I say "60 days" because every dog that I've come across responds to the 60 day protocol. I use that number because not everyone can read their dog well, but it results in problems for some. Many dogs will take only 40 days, some 20 days. Some dogs, usually those who will get it in the shorter time periods, will develop a problem if autostims are given for 60 days. They come to believe that the stim is part of the command. (BTW this doesn't not occur with high level stims.) If, at the end of 60 days, you give only the command, not the stim, they think it's NOT the command because part of it is absent. This is rare but it can occur.
The problem is that most people after a few days of getting perfect performance will say, "Let's see how he's doing!" and will try a few commands without the stim. What happens is the same thing that happens with any training where people do this, confusion on the part of the dog. He'll learn in just a few reps of this that sometimes the stim occurs and sometimes it doesn't. If he doing something that he's really interested in, he's liable to "gamble" and see if the stim doesn't come this time. He'll get in the habit of obeying only when it's convenient for him. This is because one of the basic rules of training dogs has been broken; consistency. Performance has not yet become part of the dog's habit but the correction is gone. This is not something that's inherent in the Ecollar, it happens all the time when people try to go off leash before the dog is really ready for it. They find that they get performance for a little while and then it becomes inconsistent.
If you're fairly good at reading your dog you may realize that he's got the idea, that is, he clearly understands that it's his performance that turns off the stim in less than 60 days. But if you guess wrong, you may pay for it down the road.
As far as "before or after the stim . . . " The scientists say that ideally the stim should start 3/10 or 3/100 of a second before the command is given. (I forget which). I'm not good enough to do either one so I give the command and press the button at the same instant. Probably learning would happen faster if the timing of this was perfect, but it still occurs plenty fast enough, as you've no doubt found out.

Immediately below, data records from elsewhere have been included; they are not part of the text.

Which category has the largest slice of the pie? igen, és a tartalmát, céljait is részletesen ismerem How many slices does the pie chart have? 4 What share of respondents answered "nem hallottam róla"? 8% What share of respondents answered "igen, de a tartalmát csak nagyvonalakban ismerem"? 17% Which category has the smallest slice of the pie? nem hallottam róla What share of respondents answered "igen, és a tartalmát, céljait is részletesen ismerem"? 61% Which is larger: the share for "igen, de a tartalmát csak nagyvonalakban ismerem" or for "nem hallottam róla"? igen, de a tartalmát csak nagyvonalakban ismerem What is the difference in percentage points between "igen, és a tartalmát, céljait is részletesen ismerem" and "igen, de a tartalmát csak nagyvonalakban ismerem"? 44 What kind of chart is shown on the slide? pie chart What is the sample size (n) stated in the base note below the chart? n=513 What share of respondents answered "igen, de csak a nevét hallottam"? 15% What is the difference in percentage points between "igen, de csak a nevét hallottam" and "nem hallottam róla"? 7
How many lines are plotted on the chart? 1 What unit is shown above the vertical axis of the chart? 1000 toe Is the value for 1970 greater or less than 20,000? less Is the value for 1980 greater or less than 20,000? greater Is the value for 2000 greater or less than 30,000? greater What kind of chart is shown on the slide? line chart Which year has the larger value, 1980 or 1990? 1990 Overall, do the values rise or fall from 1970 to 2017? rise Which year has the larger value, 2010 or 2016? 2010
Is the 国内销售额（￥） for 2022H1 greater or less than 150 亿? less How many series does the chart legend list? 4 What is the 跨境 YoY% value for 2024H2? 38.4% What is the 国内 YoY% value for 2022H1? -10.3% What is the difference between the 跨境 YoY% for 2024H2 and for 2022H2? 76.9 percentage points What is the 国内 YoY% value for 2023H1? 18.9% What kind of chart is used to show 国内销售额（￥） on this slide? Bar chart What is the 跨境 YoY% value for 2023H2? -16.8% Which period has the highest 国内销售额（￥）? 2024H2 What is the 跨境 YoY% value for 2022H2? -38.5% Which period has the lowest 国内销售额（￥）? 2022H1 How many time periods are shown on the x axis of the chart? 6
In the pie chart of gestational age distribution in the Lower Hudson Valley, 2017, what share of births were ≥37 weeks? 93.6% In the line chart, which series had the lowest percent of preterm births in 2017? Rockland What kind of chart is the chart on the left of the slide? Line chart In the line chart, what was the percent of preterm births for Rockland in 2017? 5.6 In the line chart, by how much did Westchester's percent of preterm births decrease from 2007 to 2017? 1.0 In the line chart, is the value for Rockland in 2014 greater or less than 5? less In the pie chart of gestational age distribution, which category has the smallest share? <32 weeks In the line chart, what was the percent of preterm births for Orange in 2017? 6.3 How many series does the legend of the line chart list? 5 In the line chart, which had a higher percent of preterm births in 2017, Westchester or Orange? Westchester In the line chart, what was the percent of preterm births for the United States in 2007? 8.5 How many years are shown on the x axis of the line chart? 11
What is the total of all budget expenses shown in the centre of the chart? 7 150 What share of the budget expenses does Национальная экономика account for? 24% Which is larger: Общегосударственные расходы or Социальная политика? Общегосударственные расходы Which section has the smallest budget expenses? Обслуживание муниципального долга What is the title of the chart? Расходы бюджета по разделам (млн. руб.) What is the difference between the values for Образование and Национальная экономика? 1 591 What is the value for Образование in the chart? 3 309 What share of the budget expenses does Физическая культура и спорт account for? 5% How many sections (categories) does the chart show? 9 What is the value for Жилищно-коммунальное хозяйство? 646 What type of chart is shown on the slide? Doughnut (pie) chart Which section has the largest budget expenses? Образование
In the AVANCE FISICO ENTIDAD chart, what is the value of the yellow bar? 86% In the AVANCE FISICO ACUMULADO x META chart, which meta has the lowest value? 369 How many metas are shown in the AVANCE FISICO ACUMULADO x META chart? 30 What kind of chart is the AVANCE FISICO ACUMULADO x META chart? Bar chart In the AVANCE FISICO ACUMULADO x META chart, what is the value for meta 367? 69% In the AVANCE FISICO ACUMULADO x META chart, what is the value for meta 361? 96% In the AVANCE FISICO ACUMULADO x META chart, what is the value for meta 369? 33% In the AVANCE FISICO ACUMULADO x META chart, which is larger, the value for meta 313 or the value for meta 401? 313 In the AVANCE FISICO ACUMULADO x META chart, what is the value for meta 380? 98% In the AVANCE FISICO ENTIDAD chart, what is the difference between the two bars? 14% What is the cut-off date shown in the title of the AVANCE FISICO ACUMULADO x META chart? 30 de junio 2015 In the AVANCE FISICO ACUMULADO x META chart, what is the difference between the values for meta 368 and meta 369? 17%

You can introduce a release command, you may even have one from prior training, but I doubt that at this stage it will have any effect. The dog will stick by your side because he believes that it's a safe spot. No stim occurs there.
I advocate that as soon as you get Velcro dog, you start training the sit which includes the sit at a distance. This will quickly break his "superstition," that near you is a safe spot. He'll come to realize that your command starts the stim and his performance makes it stop.
More than likely the release command will work after the sit training is finished.
Lou Castle has been kicked off this board. He is an OLD SCHOOL DOG TRAINER with little to offer.